The president’s attempts to stay out of races involving vulnerable Democrats proved ineffective this year, and party insiders and strategists say it’s futile for him to try to do so again since any Democratic hopeful for the White House will largely have to run on his policies.

That reality is even harder to ignore if Obama’s former secretary of state, Hillary Clinton, the likely Democratic presidential frontrunner, enters the race.

But for a president with approval ratings hovering around only 40 percent, it is certainly difficult to envision how the White House can redefine Obama’s accomplishments in a more palatable way for Democratic candidates.

And economic confidence has lagged, even as the data has shown recent improvements in the job market.

“The president can point to all the numbers he wants, but it won’t matter if the average American isn’t feeling what he’s talking about,” a veteran Democratic pollster told the Washington Examiner. “I would argue that is his central challenge over the next two years. At the most basic level, that’s what 2016 is about.”

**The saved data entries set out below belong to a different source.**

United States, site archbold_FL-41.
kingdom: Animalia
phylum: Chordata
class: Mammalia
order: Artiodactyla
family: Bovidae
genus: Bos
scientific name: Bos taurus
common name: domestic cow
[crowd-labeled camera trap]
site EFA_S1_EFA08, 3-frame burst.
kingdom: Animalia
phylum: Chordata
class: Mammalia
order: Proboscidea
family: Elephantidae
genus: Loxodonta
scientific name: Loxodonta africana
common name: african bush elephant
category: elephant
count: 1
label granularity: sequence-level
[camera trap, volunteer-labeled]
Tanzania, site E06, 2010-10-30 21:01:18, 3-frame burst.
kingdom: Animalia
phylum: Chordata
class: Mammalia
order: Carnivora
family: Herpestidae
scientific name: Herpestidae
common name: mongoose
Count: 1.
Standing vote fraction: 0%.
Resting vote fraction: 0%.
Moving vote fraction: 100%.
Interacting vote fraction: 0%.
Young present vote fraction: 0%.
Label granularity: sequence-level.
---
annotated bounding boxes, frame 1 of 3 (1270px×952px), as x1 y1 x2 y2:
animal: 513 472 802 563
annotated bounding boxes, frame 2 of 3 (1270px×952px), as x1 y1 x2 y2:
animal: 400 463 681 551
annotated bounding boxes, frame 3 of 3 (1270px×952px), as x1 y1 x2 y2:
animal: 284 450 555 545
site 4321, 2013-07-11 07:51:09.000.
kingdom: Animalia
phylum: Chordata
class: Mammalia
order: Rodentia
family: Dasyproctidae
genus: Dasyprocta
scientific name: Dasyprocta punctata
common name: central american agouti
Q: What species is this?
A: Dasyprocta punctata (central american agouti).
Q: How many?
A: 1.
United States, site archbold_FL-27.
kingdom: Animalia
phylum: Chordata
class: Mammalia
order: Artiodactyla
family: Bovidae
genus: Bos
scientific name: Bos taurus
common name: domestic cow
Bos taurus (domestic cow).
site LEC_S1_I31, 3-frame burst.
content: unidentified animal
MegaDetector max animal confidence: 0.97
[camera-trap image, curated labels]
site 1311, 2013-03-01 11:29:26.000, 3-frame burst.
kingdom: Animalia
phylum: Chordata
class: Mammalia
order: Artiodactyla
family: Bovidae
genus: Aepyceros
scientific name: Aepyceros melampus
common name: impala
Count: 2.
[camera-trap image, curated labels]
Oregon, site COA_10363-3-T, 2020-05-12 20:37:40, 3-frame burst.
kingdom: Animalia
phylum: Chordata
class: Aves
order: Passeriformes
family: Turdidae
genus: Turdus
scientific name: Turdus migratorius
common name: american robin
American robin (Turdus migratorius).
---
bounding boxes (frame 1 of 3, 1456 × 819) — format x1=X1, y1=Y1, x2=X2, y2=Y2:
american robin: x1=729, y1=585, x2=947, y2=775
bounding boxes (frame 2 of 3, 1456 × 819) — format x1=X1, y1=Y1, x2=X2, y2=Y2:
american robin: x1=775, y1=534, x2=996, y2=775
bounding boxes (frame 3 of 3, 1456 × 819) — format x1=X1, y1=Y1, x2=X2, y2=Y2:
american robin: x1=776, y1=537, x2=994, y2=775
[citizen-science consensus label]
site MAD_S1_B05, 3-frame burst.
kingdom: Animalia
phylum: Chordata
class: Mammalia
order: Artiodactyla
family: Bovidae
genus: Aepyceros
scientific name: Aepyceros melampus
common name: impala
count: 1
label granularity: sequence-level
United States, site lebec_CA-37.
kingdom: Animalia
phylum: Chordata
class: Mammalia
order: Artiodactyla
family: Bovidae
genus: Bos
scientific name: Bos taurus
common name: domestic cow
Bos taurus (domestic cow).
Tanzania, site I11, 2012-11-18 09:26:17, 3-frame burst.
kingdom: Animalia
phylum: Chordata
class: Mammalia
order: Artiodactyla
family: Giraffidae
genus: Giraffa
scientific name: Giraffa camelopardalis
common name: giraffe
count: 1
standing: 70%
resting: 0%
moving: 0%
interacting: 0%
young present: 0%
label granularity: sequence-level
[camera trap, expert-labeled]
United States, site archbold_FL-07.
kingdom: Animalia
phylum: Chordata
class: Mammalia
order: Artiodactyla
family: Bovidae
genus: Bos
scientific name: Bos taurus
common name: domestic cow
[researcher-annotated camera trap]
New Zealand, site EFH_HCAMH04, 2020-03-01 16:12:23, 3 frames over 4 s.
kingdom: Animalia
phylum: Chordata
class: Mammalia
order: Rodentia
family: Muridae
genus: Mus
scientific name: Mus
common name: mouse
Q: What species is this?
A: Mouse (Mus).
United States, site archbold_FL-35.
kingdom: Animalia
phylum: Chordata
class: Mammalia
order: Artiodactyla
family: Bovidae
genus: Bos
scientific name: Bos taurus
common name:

Republicans did not hesitate to tie Hillary Clinton to Obama on the economy, even with the release of a positive jobs report.

November’s “jobs report shouldn’t be an aberration; it should be the norm,” said Republican National Committee Chairman Reince Priebus. “Sadly, it’s not. The Obama-Clinton Democrats have prioritized other things like Obamacare regulations, energy regulations and small business regulations. Translation: they pushed job-killing policies when we needed job-creating policies.”

However, a more favorable electoral map than November’s bolsters Democrats’ 2016 hopes.

Republicans have to defend 24 Senate seats in 2016, seven of which are in states Obama carried in 2012. It’s almost a total reverse from this year, when Democrats had to fight on political terrain decidedly favoring the GOP, such as the Deep South.

Perhaps that’s why Obama has been aggressive in the wake of the humbling midterm defeats, pushing through unilateral policies on immigration and climate change likely to play well with the Democratic base.

“Playing it safe didn’t work,” the Democratic pollster said. “The president is going in a completely different direction now. And the rest of the party has to adapt to that.”